§ **EXERCISE TASKS**:
A: Transcribe the Kavanaugh post from "As argued below, contra" to "Trump liked it.".
B: Answer these questions from the Kavanaugh post:
(i) Who stood in for the Republicans at the special hearing?
(ii) Which earlier hearing does the post point to for comparison?
(iii) According to the post, what kind of proceeding is this not?
C: Summarize the Kavanaugh post in two sentences.

§ **PAGE EXTRACT**:
Monday, September 24, 2018

Kavanaugh and the Duties of the Nomination Process

Update: On Thursday, we had the special hearing with Kavanaugh's accuser (with a woman prosecutor standing in for the Republicans though from my understanding at times they stepped in and she popped up later too) providing a very emotional and convincing account and then Kavanaugh came, providing a very emotional, unhinged (strong partisan attacks on Democrats for 'Borking') and unconvincing denials.   

As argued below, contra to the view of various supporters, this isn't a criminal trial with a burden of proof favoring the "defendant." The hearing also was a sham in that no other witnesses were called. (cf. the Thomas-Anita Hill hearing).  Nor, were the other allegations probed or witnesses or even witness statements officially submitted or handled.  Kavanaugh failed on any number of grounds. He did already.  His testimony made things worse for him, including as a neutral arbitrator. Except maybe for the votes that counted. Well, Trump liked it.

§ **PROVIDED MATERIAL**:
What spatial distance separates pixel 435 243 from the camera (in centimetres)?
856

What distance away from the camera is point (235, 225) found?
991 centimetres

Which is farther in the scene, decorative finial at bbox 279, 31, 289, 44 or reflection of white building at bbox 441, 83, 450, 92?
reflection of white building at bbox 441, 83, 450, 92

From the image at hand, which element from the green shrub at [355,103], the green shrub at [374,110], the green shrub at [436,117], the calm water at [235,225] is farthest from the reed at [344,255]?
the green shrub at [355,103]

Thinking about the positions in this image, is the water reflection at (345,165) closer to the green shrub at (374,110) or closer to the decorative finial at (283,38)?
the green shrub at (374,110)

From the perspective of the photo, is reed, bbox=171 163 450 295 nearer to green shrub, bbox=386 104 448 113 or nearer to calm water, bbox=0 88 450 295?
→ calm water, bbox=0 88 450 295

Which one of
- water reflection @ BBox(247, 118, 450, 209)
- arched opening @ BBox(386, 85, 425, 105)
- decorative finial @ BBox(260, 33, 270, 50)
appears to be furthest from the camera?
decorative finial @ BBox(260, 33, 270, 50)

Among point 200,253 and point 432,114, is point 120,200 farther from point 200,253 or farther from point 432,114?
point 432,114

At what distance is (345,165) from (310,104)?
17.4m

--

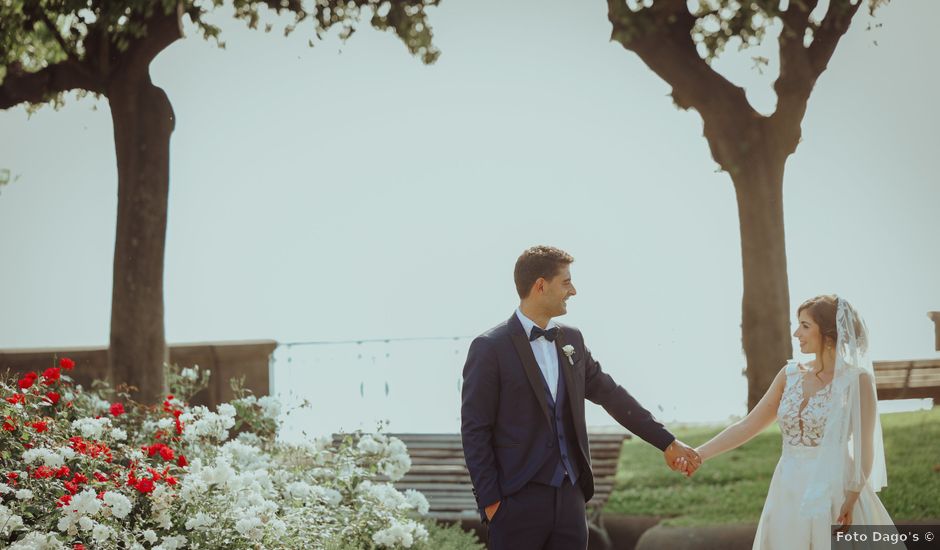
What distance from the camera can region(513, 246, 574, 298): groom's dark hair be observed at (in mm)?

§ **RESPONSES TO THE TASKS**:
A:
As argued below, contra to the view of various supporters, this isn't a criminal trial with a burden of proof favoring the "defendant." The hearing also was a sham in that no other witnesses were called. (cf. the Thomas-Anita Hill hearing).  Nor, were the other allegations probed or witnesses or even witness statements officially submitted or handled.  Kavanaugh failed on any number of grounds. He did already.  His testimony made things worse for him, including as a neutral arbitrator. Except maybe for the votes that counted. Well, Trump liked it.

B:
(i) A woman prosecutor.
(ii) The Thomas-Anita Hill hearing.
(iii) A criminal trial with a burden of proof favoring the "defendant."

C: The Kavanaugh post reports that at Thursday's special hearing his accuser gave a very emotional and convincing account, while Kavanaugh gave emotional, unhinged and unconvincing denials. It argues that the process is not a criminal trial favoring the "defendant," calls the hearing a sham because no other witnesses were called, and says Kavanaugh's testimony made things worse for him.